Abstract: Sequencing across species and across individuals is proceeding at an extremely rapid pace, and the resulting explosion of genomic data is becoming difficult to manage. As the field moves from a data-poor to a data-rich science, many statistical and algorithmic approaches in bioinformatics need to be redesigned in order to scale with the data. At the same time, breakthroughs in computer system design can be achieved by considering how features of big biological data, and especially genomic sequence data, can inspire new computational platforms.

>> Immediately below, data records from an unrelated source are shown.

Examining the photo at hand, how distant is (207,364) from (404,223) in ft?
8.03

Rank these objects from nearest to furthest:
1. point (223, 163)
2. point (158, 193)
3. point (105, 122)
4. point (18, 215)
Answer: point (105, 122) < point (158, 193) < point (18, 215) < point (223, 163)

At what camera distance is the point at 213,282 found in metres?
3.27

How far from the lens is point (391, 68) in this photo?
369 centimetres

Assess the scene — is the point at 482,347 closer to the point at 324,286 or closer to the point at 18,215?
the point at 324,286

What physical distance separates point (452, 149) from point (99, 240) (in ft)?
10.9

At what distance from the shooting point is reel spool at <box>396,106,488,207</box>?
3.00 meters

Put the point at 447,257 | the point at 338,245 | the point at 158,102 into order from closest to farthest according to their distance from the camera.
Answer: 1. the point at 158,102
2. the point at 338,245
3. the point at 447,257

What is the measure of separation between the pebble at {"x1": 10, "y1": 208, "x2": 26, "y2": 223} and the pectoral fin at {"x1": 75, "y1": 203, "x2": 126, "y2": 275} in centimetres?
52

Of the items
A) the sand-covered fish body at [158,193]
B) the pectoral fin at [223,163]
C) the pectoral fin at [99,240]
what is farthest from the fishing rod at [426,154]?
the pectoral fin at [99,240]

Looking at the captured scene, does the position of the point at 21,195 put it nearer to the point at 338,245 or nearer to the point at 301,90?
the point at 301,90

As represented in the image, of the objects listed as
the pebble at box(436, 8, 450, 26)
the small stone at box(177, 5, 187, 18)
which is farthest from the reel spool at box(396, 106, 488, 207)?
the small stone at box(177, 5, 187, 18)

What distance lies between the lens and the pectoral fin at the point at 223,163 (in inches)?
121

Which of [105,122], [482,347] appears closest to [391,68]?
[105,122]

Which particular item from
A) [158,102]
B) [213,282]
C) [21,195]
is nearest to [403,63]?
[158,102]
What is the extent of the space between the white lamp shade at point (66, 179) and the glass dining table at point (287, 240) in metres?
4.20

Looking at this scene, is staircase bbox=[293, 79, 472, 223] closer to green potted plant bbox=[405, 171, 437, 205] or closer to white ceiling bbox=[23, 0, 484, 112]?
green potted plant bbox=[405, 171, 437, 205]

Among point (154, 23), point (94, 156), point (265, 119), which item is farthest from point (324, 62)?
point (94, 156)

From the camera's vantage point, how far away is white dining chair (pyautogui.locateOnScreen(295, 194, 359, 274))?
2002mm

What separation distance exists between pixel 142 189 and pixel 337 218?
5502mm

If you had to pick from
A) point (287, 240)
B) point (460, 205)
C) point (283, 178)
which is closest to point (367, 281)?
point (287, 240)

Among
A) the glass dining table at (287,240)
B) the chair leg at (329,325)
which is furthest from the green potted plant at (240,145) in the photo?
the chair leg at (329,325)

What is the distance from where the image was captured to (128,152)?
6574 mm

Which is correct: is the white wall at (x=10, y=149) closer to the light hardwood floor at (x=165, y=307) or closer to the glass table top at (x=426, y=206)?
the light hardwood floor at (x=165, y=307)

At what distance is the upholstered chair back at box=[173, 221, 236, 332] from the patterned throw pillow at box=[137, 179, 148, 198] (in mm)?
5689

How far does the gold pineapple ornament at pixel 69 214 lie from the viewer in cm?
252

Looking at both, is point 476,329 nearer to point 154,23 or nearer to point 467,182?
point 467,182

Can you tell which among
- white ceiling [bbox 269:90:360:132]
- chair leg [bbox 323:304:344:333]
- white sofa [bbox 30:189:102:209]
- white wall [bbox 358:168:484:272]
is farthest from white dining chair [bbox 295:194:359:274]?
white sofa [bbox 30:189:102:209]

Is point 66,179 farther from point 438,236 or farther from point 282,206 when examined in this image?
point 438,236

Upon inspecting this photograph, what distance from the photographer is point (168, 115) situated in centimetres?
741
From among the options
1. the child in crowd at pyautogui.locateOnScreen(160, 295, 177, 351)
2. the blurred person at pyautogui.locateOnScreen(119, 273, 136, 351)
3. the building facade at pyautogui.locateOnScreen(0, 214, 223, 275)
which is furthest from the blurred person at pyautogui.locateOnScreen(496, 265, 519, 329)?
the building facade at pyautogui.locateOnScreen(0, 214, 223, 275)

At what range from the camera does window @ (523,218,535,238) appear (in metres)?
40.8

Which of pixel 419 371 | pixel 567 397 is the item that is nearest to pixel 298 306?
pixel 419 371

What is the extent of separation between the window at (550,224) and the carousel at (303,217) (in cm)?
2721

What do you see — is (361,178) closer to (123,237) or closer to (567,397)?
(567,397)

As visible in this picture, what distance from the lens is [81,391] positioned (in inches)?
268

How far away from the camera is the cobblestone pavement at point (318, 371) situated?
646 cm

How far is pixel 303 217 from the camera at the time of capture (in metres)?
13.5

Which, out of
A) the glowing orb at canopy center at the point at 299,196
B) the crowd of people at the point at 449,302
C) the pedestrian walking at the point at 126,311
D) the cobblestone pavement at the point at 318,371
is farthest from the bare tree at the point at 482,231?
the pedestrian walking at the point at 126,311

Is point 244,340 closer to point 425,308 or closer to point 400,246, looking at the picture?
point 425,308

At Illinois, we have begun to explore this relationship by bringing together nearly 50 faculty including genomic biologists, statisticians, bioinformatics specialists, computer systems designers, leaders in data mining and information retrieval, visualization experts, and algorithms researchers. From this larger group, smaller interdisciplinary groups have begun to form. At the center of this effort is a four-year, NSF-funded effort to develop an instrument (CompGen) that adopts a hardware-software co-design approach, driven by the research of the group as a whole. We believe that such an interdisciplinary approach coupled with machine building will lead to major advances in scientific understanding through a combination of improved statistical models, algorithmic advances, efficient parallel computation, innovative hardware extensions, and genomic data management.

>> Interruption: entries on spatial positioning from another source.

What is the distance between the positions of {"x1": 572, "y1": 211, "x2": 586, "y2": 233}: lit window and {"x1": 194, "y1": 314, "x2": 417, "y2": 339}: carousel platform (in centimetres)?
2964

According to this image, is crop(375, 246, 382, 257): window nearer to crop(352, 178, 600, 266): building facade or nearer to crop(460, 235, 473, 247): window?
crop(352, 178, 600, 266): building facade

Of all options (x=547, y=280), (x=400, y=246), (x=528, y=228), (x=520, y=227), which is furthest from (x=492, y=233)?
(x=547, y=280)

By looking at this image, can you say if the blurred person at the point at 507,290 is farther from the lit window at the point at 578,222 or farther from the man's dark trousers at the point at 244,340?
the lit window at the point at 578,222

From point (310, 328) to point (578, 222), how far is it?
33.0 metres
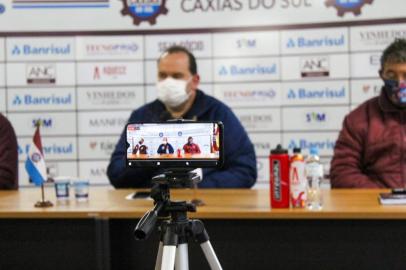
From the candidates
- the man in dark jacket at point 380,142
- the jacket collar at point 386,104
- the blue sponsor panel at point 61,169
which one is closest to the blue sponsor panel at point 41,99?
the blue sponsor panel at point 61,169

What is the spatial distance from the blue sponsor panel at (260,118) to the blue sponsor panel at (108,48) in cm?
87

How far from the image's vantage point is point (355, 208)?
2.14 metres

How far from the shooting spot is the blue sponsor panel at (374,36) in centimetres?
410

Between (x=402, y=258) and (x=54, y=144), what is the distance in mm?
2974

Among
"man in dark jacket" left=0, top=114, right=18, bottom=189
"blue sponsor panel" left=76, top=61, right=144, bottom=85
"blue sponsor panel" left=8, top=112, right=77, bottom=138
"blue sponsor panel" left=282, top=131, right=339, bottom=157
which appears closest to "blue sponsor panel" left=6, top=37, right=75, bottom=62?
"blue sponsor panel" left=76, top=61, right=144, bottom=85

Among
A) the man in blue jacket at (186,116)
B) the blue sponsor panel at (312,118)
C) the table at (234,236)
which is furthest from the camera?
the blue sponsor panel at (312,118)

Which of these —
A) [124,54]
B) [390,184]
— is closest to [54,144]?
[124,54]

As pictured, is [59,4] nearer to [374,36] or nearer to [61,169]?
[61,169]

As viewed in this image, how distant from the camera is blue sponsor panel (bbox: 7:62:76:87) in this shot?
434cm

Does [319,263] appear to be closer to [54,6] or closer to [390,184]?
[390,184]

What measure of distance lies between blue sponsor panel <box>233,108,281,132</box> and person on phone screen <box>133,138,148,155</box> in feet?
8.50

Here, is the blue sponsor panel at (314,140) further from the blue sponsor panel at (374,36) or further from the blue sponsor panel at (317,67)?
the blue sponsor panel at (374,36)

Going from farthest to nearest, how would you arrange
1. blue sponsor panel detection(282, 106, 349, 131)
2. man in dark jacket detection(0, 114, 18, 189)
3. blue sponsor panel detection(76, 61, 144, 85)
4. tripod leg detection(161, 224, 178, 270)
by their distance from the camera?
blue sponsor panel detection(76, 61, 144, 85), blue sponsor panel detection(282, 106, 349, 131), man in dark jacket detection(0, 114, 18, 189), tripod leg detection(161, 224, 178, 270)

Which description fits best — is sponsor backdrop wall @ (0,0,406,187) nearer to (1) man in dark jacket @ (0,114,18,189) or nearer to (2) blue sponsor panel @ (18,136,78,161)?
(2) blue sponsor panel @ (18,136,78,161)
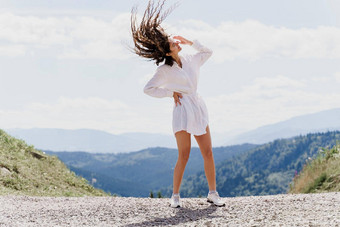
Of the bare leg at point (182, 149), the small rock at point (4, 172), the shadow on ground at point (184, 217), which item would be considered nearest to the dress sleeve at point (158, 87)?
the bare leg at point (182, 149)

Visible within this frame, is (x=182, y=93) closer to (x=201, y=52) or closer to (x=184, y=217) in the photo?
(x=201, y=52)

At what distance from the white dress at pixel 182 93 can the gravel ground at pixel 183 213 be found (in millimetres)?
1594

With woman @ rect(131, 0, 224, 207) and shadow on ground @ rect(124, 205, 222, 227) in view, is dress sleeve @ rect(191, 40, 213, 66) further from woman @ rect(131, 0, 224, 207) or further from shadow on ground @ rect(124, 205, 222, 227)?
shadow on ground @ rect(124, 205, 222, 227)

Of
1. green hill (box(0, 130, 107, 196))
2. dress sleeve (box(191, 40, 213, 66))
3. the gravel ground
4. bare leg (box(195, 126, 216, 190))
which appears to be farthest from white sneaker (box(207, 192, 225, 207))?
green hill (box(0, 130, 107, 196))

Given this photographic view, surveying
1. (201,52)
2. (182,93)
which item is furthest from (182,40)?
(182,93)

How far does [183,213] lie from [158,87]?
2407mm

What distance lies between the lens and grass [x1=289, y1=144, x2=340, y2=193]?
11680 mm

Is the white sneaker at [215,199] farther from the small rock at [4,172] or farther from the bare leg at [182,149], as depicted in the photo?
the small rock at [4,172]

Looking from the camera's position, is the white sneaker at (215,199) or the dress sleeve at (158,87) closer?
the dress sleeve at (158,87)

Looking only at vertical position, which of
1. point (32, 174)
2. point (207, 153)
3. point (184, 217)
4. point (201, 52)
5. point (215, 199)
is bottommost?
point (184, 217)

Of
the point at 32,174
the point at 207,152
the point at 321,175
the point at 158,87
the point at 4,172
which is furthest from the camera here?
the point at 32,174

The CompGen instrument will provide a playground in which researchers can manage and process genomic information and while pursuing algorithm development and integration with system design. The instrument will incorporate emerging computer technologies such as die-stacked and non-volatile memory technologies as well as accelerators (GPUs, FPGAs, APUs). Instrument development will focus on reduction of data volume, optimization of storage hierarchy, identification and implementation of computational primitives, data visualization, mathematical toolkit optimization, and performance and reliability assessment. These developments will lead to new computational structures and hardware/software architectures that can be incorporated into hierarchical databases as well as heterogeneous processors for data analysis, compression, and optimization.

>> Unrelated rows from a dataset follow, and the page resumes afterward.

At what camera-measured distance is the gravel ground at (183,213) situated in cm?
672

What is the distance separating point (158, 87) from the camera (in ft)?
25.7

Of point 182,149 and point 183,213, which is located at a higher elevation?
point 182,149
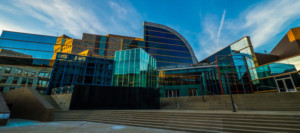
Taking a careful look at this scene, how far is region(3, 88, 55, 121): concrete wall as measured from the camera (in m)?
11.6

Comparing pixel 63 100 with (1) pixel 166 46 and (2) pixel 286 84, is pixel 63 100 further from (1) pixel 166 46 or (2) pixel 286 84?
(1) pixel 166 46

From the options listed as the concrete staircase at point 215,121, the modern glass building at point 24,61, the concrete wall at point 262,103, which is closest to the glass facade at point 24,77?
the modern glass building at point 24,61

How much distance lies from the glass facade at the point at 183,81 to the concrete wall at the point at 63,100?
21276 mm

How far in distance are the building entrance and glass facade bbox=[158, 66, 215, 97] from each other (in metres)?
11.8

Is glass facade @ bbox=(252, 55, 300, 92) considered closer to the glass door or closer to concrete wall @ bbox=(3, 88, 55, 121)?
the glass door

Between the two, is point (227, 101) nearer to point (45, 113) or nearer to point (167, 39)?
point (45, 113)

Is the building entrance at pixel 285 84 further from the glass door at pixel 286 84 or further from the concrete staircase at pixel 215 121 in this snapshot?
the concrete staircase at pixel 215 121

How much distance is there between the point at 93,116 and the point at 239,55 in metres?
31.8

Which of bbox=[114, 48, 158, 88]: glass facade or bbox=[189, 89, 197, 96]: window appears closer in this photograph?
bbox=[114, 48, 158, 88]: glass facade

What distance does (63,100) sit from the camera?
54.8ft

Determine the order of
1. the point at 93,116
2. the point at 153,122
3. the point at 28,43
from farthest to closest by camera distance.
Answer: the point at 28,43
the point at 93,116
the point at 153,122

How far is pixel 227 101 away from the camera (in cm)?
1513

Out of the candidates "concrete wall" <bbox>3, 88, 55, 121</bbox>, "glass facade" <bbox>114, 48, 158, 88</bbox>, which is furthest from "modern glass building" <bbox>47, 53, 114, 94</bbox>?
"concrete wall" <bbox>3, 88, 55, 121</bbox>

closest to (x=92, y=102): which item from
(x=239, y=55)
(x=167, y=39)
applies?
(x=239, y=55)
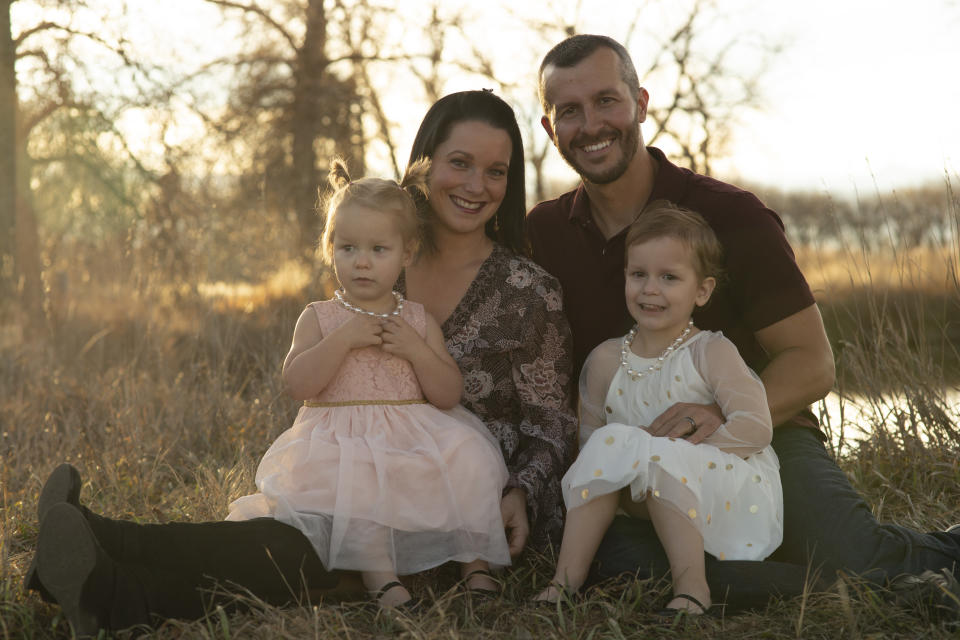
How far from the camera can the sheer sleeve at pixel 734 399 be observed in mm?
2744

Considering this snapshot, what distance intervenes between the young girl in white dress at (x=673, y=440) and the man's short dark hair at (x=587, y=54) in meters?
0.70

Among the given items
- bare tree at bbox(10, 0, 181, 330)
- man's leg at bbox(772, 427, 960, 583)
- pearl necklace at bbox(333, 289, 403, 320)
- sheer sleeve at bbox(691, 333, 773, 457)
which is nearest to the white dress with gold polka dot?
sheer sleeve at bbox(691, 333, 773, 457)

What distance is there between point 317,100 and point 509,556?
31.7 feet

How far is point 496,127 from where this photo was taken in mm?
3285

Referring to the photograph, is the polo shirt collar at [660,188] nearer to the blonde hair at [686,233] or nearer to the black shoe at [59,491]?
the blonde hair at [686,233]

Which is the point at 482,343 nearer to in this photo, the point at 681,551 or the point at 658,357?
the point at 658,357

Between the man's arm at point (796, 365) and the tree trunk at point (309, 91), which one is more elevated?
the tree trunk at point (309, 91)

In this talk, I will discuss some of the goals and directions that we are pursuing in the broader group at Illinois, give some preliminary results from projects we have started around this effort, and discuss some possible connections with interests at ADSC.
Biography: Steve Lumetta is an Associate Professor of Electrical and Computer Engineering, an Affiliate Associate Professor of Computer Science, and a Research Associate Professor in the Coordinated Science Laboratory at the University of Illinois at Urbana-Champaign. He is leading UIUC’s effort to develop a next-generation computation genomics platform, and is one of the leaders in the broader effort to develop high-impact interdisciplinary research as well as industrial collaborations (see compgen.illinois.edu). Prof. Lumetta’s earlier research work includes high-performance networking and computing, computer system architecture, digital system testing, and optical network architecture. Prof. Lumetta holds an AB in Physics, an MS in Computer Science, and a PhD in Computer Science, all from the University of California at Berkeley.